Mit dem o.a. Urteil hatte das Bundessozialgericht eindeutig entschieden, dass volljährige Menschen mit einer Behinderung, die im elterlichen Haushalt oder in einer Wohngemeinschaft leben, einen Anspruch auf die Regelbedarfsstufe 1, also 100% Regelleistung, haben. Und nicht gem. den Anlagen zu § 28 SGB XII, bzw. Einteilungen nach § 8 RBEG (Regelbedarfsermittlungsgesetz) mit Bedarfsstufe 3 "abgefunden” werden können. Zu betonen ist, dass das BSG die Notwendigkeit sah, die vorgenannten Paragraphen verfassungskonform auszulegen. Es steht einem deutschen Bundesgericht durchaus zu, über die Verfassungskonformität von Gesetzen zu entscheiden. Denn es darf nicht vergessen werden, dass es in einer Demokratie die Rolle der Judikative (Gerichtsbarkeit) ist, sowohl die Legislative (Gesetzgebung), als auch die Exekutive (Verwaltung, ausführende Gewalt) zu kontrollieren.

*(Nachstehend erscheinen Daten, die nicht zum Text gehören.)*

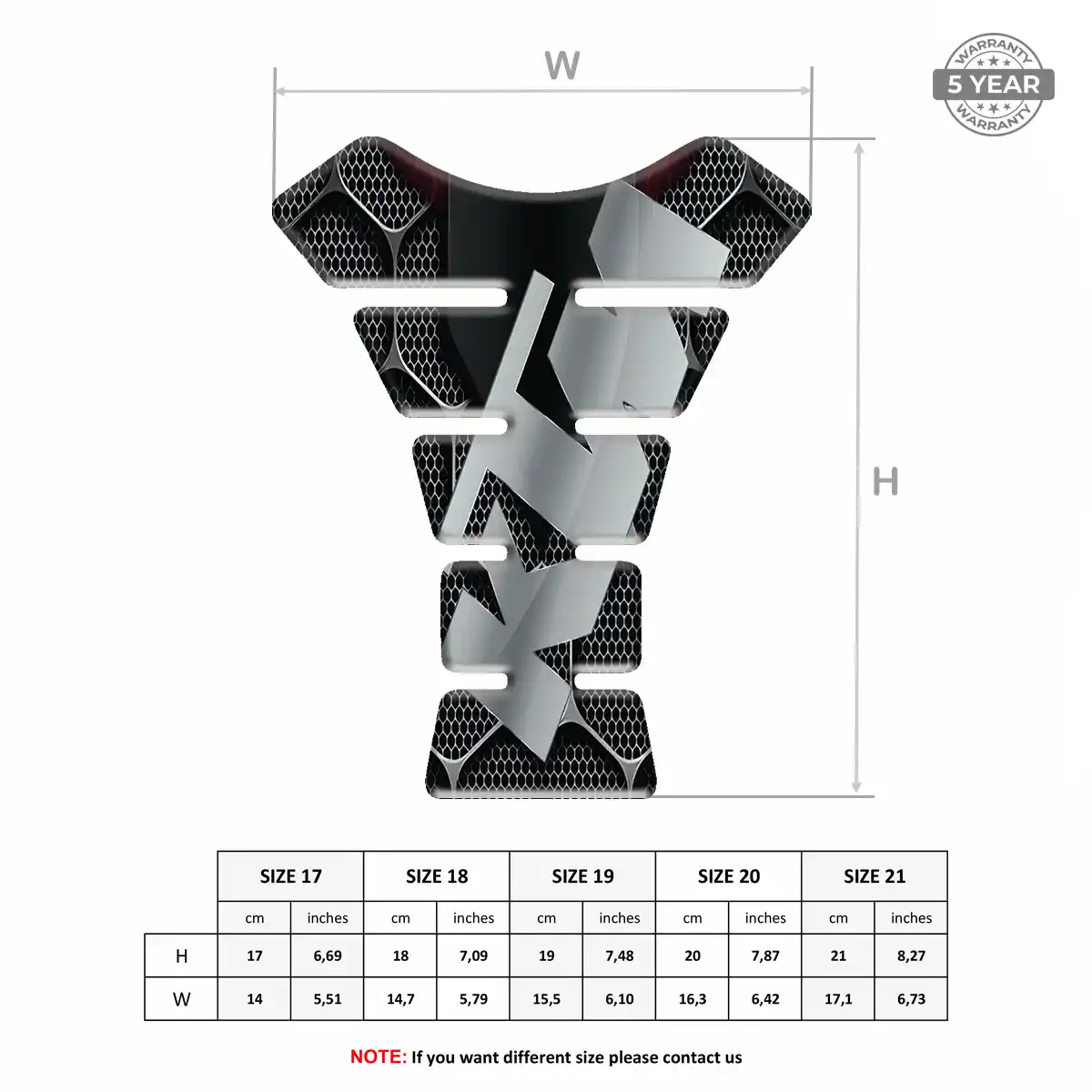 KTM Tank Pad Protector Motorcycle Prime Quality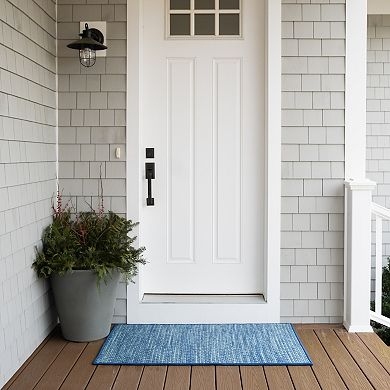Colonial Mills Crestwood Tweed Braided Doormat
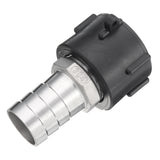 S60x6,Coarse,Thread,Drain,Adapter,Stainless,Steel,Outlet,Connector,Replacement,Valve,Fitting,Parts,Garden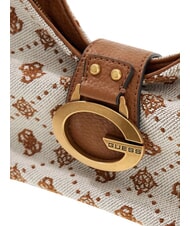 GUESS CAMDEN Bolso de hombro co&ntilde;ac / aceitunas - Bolsos Mujer - 3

Nunmehr ist das BMAS nach dem Vorliegen der schriftlichen Urteilsbegründungen hergegangen und hat eine Verwaltungsanweisung erlassen, mit der es allen Sozialleistungsträgern zumindest bis Ende März 2015 die Anwendung und Umsetzung dieses Urteils untersagt. Das ist ein einmaliger Vorgang in der deutschen Nachkriegsjustizgeschichte. Ein Ministerium gibt den ihm untergeordneten Behörden die Anweisung, ein Urteil eines deutschen Bundesgerichtes schlichtweg zu ignorieren.

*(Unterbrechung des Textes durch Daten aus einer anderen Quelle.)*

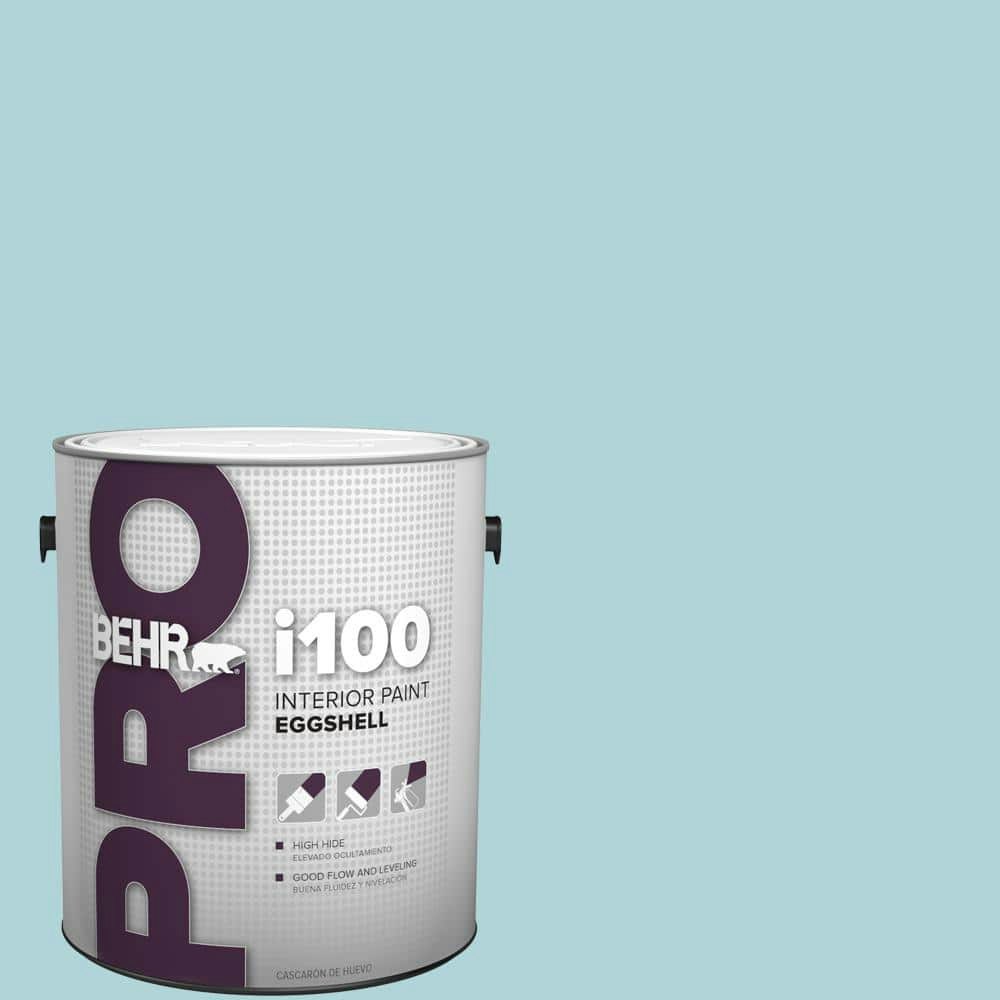 Behr Tropical Breeze Eggshell Interior Paint 1-Gallon: $24.98 Behr Tropical Breeze Eggshell Interior Paint 1-Gallon: $24.98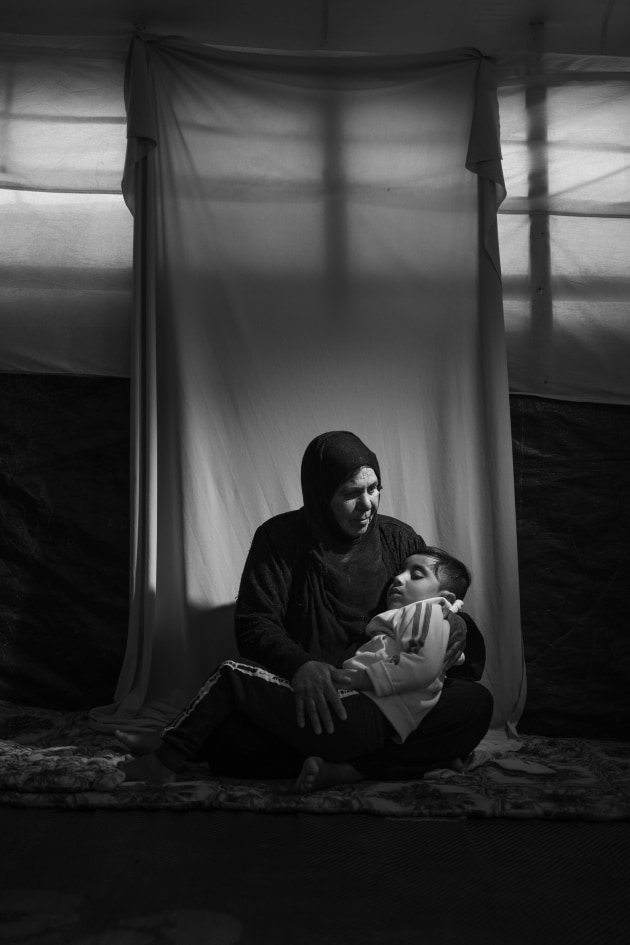 Portraits Stories Nominee. &copy; Adam Ferguson, Australia, for The New York Times Magazine. The Haunted.
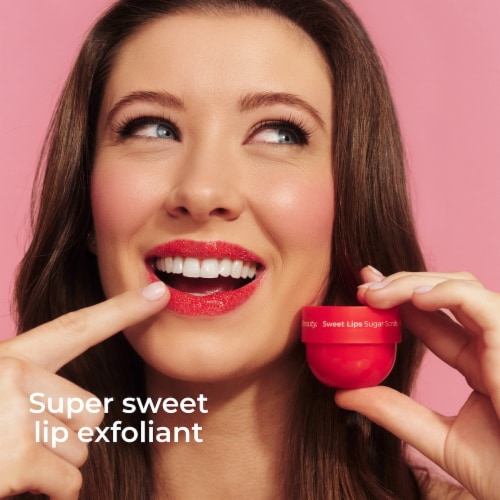 MCoBeauty® Sweet Lips Sugar Scrub - Strawberry Perspective: right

Frage: Stimmen Sie dem Ministerium bzw. Frau Nahles (Verbot der Umsetzung des Urteils) zu und wollen auch Sie die Umsetzung des Urteils verhindern?
Gruß
Familie Hubertus Weitekamp
Sehr geehrte Familie Weitekamp,
vielen Dank für Ihre Mail.
Ich kann Ihren Unmut nachvollziehen und bin daher sehr froh, dass unsere Sozialministerin Andrea Nahles für 2016 eine grundsätzliche Reform der Regelsätze angekündigt hat. Bis diese in Kraft tritt, soll eine Übergangsregelung gelten, wonach auch Ihr Sohn einen Anspruch auf den Leistungsumfang der Regelbedarfsstufe I hat.

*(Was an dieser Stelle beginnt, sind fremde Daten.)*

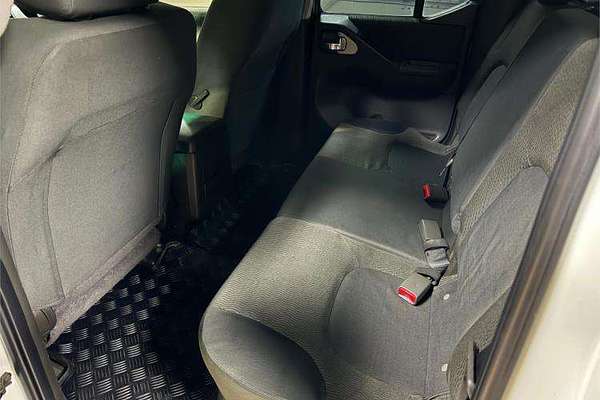 2011 Nissan Navara ST-X 550 D40 4X4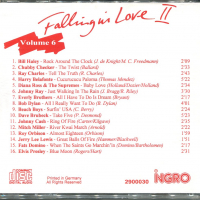 Falling in Love II-vol 6, снимка 2 - CD дискове - 36241617
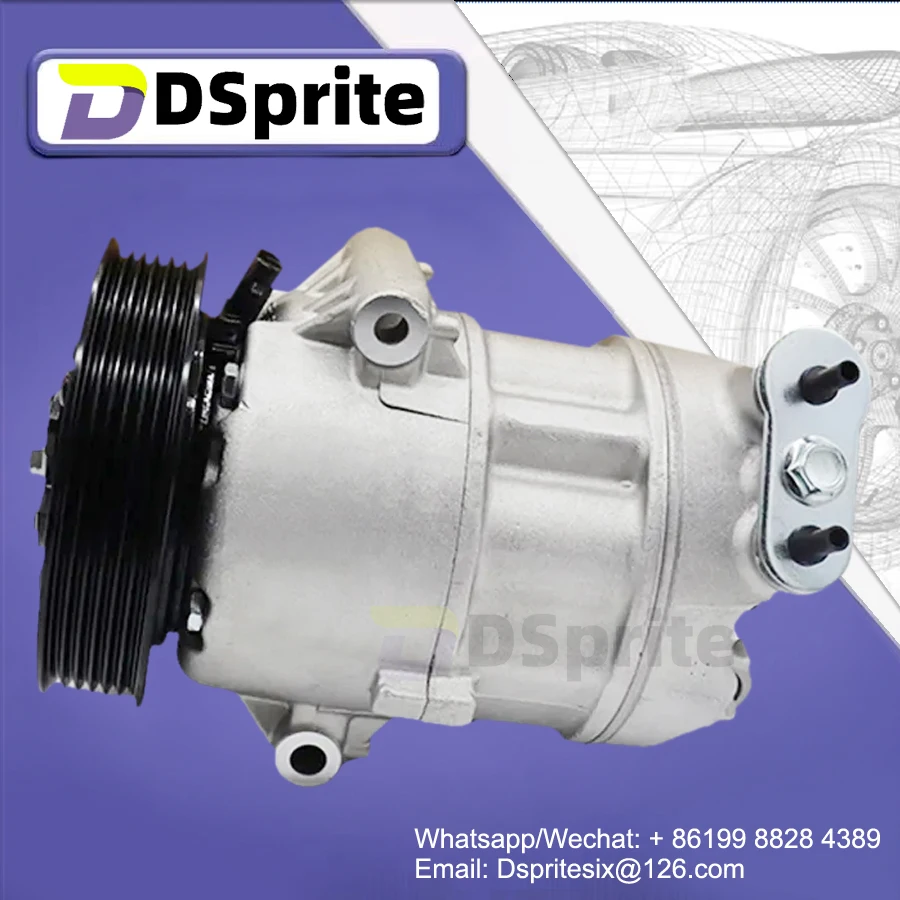 

01141566 compressor for car air conditioner For Fiat TIPO 1.3 1.6 52017359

Ich halte es für richtig, dass volljährigen Menschen mit Behinderungen, die wegen ihrer Beeinträchtigung noch zuhause leben, nicht weiter die Sozialhilfe gekürzt wird. Damit wird diese Benachteiligung von Menschen mit Behinderung aufgehoben.
Ich freue mich, Sie in Kürze persönlich in Berlin begrüßen zu dürfen und grüße Sie freundlich!